For fintech engineers, PCI-DSS (Payment Card Industry Data Security Standard) is the set of rules governing credit card data. The golden rule of PCI infrastructure is Scope Reduction. The goal is not to secure the entire infrastructure to Level 1 standards, but to isolate the sensitive data (PAN - Primary Account Number) into a tiny, fortified "Vault" so the rest of the app can operate with lower overhead.
The Tokenization Vault Architecture
Inbound: When a user enters a card, the frontend sends the PAN directly to the Vault (or a third-party PSP like Stripe Elements).

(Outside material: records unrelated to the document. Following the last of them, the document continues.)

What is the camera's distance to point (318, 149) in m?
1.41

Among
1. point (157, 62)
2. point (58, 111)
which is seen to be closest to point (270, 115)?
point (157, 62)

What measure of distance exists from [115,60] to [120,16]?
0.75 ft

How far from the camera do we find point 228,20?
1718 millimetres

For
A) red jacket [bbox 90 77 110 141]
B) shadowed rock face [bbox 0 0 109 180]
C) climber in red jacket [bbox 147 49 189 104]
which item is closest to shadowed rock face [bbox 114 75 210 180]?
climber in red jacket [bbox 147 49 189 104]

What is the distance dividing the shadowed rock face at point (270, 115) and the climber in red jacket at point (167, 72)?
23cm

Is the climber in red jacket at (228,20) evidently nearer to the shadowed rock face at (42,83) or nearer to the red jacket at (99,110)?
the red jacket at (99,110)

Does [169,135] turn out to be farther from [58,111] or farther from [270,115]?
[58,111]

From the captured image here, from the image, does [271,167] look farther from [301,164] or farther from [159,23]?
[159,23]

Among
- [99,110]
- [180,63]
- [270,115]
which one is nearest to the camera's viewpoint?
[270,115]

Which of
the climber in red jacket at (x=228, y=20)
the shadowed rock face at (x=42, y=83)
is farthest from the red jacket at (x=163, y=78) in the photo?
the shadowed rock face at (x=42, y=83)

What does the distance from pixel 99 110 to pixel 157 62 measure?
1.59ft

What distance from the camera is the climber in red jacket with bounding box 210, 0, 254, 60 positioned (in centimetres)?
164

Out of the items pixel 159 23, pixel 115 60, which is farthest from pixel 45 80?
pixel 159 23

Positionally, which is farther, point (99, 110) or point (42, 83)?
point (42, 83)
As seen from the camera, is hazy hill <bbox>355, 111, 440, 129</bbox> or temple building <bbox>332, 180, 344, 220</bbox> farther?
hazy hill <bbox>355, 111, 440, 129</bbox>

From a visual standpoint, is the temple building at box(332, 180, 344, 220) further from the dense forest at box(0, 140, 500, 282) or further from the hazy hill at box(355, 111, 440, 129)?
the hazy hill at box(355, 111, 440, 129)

The main backend never sees the PAN.
Storage: The Vault hashes and encrypts the PAN, storing it in a restricted database. It returns a non-sensitive "Token" (e.g., tok_123) to the main application.

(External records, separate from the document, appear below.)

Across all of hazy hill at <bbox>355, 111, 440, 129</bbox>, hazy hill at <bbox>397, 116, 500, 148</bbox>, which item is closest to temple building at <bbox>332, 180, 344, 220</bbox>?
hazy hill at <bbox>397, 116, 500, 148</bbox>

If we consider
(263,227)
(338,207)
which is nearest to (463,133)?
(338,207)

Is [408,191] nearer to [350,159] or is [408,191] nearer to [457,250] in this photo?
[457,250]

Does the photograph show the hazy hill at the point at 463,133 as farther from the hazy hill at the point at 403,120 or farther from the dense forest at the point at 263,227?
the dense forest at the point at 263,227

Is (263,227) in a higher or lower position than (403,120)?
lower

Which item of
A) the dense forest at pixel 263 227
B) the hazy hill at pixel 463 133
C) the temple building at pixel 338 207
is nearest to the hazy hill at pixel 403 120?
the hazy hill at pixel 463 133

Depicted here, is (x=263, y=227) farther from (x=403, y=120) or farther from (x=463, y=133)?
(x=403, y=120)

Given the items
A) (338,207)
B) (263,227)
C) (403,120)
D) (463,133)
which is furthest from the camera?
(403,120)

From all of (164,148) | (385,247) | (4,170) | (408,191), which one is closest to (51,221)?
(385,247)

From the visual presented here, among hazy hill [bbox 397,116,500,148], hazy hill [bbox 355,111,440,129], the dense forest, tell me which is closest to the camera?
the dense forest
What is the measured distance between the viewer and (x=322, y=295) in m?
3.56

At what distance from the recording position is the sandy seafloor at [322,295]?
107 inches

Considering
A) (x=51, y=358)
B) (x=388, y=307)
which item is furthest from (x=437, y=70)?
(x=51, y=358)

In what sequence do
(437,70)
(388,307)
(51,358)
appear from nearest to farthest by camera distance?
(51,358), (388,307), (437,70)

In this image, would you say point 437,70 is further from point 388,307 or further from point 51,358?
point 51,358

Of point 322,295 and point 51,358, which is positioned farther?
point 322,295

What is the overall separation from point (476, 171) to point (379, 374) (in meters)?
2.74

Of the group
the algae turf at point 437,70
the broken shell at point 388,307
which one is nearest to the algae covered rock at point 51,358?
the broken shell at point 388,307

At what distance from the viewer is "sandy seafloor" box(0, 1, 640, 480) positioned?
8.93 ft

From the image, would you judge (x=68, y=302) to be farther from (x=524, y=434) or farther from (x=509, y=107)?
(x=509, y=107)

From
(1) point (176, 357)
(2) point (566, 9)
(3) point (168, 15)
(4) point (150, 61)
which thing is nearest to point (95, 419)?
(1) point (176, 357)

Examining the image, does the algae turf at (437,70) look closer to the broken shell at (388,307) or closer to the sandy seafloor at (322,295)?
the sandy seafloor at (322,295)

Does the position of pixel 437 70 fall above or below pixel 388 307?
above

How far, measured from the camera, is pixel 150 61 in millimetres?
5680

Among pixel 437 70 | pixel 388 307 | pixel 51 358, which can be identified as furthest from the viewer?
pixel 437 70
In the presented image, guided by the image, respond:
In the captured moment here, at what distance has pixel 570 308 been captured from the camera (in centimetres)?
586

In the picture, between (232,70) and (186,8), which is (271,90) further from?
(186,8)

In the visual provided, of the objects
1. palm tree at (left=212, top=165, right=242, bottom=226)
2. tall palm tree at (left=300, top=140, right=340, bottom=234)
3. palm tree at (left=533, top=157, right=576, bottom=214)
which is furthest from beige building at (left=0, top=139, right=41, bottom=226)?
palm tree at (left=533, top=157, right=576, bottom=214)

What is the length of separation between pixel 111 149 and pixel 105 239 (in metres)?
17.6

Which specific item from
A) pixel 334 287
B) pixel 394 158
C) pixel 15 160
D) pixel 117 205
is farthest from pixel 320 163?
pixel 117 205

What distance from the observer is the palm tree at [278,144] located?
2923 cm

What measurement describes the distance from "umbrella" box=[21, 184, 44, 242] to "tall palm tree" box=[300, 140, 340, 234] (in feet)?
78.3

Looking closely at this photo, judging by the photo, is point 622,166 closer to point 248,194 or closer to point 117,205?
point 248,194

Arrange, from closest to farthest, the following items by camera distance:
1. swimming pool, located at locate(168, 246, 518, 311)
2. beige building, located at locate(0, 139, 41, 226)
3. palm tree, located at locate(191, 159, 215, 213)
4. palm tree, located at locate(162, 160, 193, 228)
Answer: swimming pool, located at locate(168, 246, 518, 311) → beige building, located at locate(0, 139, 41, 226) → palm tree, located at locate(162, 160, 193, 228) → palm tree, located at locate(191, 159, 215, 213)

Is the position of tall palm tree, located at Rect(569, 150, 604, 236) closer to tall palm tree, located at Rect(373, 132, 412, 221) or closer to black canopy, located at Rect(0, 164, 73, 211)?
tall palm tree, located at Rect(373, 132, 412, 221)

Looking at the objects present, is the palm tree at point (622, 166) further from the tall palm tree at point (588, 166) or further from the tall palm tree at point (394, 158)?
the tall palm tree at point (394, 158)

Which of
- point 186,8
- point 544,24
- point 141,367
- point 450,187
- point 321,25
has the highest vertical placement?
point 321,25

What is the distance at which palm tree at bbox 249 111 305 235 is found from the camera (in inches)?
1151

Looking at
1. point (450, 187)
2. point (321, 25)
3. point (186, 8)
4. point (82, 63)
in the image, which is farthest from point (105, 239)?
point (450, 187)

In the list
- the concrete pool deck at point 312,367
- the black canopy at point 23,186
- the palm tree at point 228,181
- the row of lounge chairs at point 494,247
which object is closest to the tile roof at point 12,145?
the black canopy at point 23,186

Usage: When charging the card, the main app sends the Token to the payment gateway. The Gateway detokenizes it to process the transaction. This keeps the main application database out of PCI scope.
Network Segmentation (VLANs)
To achieve compliance, the "Cardholder Data Environment" (CDE) must be network-segmented.
Firewall Rules: The CDE should be on a separate private subnet. Ingress is strictly limited (e.g., only HTTPS from the Load Balancer). Egress is whitelisted to specific Payment Gateway IPs.
Jump Hosts: Engineers cannot SSH directly into the CDE. They must pass through a bastion host with MFA and audit logging.